A structured set of objections, weighed in public.

Desk editor's note, referee report, simulated authors' rebuttal, and a circularity audit. Tearing a paper down is the easy half of reading it; the pith above is the substance, this is the friction.

Desk Editor's Note private letter to a colleague

This is a position paper that groups existing deep learning theory work under the new label 'learning mechanics' but shows no new results or explicit path to unification.

read the letter

The main takeaway is that this paper does not introduce new math, experiments, or derivations. It instead argues that a scientific theory of deep learning is emerging by collecting five strands of prior research and calling the collection 'learning mechanics.' The authors define this as work focused on training dynamics, coarse aggregate statistics, and falsifiable predictions, then contrast it with statistical or information-theoretic views while noting a possible link to mechanistic interpretability.
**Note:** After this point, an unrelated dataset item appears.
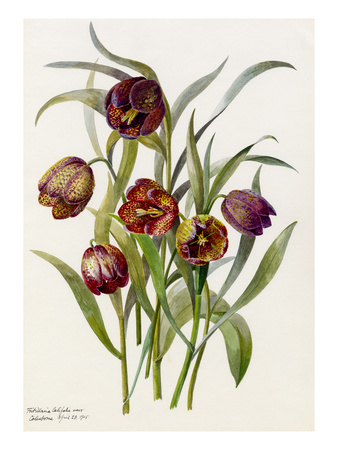 Fritillaria califolia Premium Giclee Print by Lilian Snelling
They also push back on common objections to theory and offer beginner advice plus a companion site with extra materials.

Referee Report

2 major / 2 minor

Summary. The paper claims that a scientific theory of deep learning is emerging, which it terms 'learning mechanics': a framework characterizing training dynamics, hidden representations, final weights, and performance via coarse aggregate statistics and falsifiable predictions. It identifies five growing bodies of research—(a) solvable idealized settings, (b) tractable limits, (c) simple mathematical laws, (d) theories of hyperparameters, and (e) universal behaviors—that share traits of focusing on training-process dynamics and quantitative observables. The manuscript discusses the relation of this perspective to statistical and information-theoretic approaches, anticipates a symbiotic link with mechanistic interpretability, reviews common arguments against the possibility of fundamental theory, and outlines open directions, while hosting supplementary materials at learningmechanics.pub.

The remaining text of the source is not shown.